Source passage>
My family has a house in Guangzhou. When I was little, I spent a lot of holidays there, so it carried a lot of weight in my childhood. The most special thing there is a broken table that has been sitting there for more than a decade. My mum had kept on purpose.
I used to hate it, but my mind has changed as I grew up.
It is my greatest treasure, so to speak.
It has witnessed me grew up with my playmates.
I have two cousins who are a similar age as I am. We got along well with each another because we have been playing together since we were babies. We not only had many hobbies in common but also shared a lot of our experiences. We just had so many things to do and chat about. In fact, we seldom fought. “It is very weird,” my aunt said. “I expected lots of fights among you guys when you were all together, but nothing has happened.” She smiled while recalling the time when we were little.
Our first fight finally came when I was eight.
Every summer holiday, my cousins and I, along with my mum, would travel to Guangzhou and stay there for a few weeks.
One night, I was asked to go downstairs to buy something. I can still vividly remember that one of the items was soy sauce.
"Mommy, we can buy soy sauce tomorrow, it is not that important." "No, this is what you promised to do hours ago," my mum rejected my suggestion firmly. She took promises very seriously and she always empasized that honesty and being a man of his word were the key elements of being a trustworthy person.
I didn't actually understand what she meant but I didn't want her to get angry or frustrated, so I agreed with what she said. Adults around me loved to say things like this, "Your mum has a tough life, raising you as a single-parent, you have to be obedient and respect her." I couldn't understand that as well because my life had been better after she divorced from my dad, the drunkard. But I needed to act like I could understand what they said. Otherwise, they would continue talking to me for another 5 minutes.
I didn’t want to go out as it was about time to decide the order of who will take a bath first. It was a routine thing for our family since we only had one bathroom. The sequence was determined by lucky draw. We would write different numbers on each piece of paper. The one who got the smallest number would have the priority to use the bathroom. I took it very seriously because I thought it would tell me how lucky I had been that day. Most importantly, I could be the first one to use the bathroom. It was like choosing the winner of the day. It was a really exciting daily event for me.
Before heading out, I got a promise from my mum that the lucky draw would only be conducted after I got home.

Exercise task a> Duplicate the passage about the family house in Guangzhou word for word, starting at "It has witnessed" and ending at "I was eight.".

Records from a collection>
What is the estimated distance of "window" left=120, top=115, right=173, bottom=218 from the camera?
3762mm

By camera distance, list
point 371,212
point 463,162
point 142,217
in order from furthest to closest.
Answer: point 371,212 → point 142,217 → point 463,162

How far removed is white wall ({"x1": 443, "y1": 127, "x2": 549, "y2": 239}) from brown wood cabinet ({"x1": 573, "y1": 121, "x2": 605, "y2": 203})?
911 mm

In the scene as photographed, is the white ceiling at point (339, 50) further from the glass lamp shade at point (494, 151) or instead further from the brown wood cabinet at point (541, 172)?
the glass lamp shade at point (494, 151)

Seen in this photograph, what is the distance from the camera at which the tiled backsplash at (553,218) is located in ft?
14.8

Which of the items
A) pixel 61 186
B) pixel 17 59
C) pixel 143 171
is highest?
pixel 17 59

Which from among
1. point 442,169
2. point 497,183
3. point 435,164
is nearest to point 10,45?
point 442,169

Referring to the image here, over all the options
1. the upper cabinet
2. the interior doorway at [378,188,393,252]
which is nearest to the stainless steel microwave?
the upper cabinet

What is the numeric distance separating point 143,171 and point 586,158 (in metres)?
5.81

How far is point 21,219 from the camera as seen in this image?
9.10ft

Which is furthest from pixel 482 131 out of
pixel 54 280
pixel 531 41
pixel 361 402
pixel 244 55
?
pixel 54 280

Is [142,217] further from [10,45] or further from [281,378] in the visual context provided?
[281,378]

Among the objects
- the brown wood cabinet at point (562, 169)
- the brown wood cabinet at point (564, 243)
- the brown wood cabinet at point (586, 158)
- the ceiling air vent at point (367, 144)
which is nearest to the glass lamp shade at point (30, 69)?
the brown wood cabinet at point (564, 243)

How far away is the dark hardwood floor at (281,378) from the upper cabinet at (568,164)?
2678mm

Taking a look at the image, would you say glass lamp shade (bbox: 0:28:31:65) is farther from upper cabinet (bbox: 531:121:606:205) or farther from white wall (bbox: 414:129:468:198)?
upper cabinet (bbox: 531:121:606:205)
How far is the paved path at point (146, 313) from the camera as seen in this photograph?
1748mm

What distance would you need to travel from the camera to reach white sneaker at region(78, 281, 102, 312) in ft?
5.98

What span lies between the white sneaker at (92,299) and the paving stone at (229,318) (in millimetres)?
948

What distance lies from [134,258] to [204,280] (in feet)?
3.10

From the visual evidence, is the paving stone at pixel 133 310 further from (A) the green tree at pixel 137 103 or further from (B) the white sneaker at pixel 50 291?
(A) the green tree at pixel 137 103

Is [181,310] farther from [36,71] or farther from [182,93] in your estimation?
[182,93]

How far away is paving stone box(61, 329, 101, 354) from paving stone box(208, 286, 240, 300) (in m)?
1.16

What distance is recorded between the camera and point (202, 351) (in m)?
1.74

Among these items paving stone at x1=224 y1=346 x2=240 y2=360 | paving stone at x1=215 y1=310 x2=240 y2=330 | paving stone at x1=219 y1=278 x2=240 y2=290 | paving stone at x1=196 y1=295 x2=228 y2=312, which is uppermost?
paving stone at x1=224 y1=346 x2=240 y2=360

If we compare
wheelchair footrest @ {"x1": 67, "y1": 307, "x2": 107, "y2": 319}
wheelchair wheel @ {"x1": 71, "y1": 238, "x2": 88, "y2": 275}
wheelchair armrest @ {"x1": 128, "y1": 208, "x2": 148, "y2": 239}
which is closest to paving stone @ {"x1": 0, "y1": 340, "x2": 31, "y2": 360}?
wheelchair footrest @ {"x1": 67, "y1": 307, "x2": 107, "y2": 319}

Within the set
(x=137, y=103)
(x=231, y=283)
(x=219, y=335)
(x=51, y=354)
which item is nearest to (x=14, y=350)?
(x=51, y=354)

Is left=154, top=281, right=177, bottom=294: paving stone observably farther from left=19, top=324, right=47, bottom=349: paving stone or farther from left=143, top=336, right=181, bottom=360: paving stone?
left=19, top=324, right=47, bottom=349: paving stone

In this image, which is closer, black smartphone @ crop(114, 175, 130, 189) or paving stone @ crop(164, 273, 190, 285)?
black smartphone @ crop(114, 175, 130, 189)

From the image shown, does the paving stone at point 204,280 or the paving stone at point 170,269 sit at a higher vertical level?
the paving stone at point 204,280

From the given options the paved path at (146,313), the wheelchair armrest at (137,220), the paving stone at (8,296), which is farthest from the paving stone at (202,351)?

Exercise task b> Extract every line of the records that contains the string "farther".

Worked answer a>
It has witnessed me grew up with my playmates.
I have two cousins who are a similar age as I am. We got along well with each another because we have been playing together since we were babies. We not only had many hobbies in common but also shared a lot of our experiences. We just had so many things to do and chat about. In fact, we seldom fought. “It is very weird,” my aunt said. “I expected lots of fights among you guys when you were all together, but nothing has happened.” She smiled while recalling the time when we were little.
Our first fight finally came when I was eight.

Worked answer b>
Taking a look at the image, would you say glass lamp shade (bbox: 0:28:31:65) is farther from upper cabinet (bbox: 531:121:606:205) or farther from white wall (bbox: 414:129:468:198)?
Is [181,310] farther from [36,71] or farther from [182,93] in your estimation?
Is left=154, top=281, right=177, bottom=294: paving stone observably farther from left=19, top=324, right=47, bottom=349: paving stone or farther from left=143, top=336, right=181, bottom=360: paving stone?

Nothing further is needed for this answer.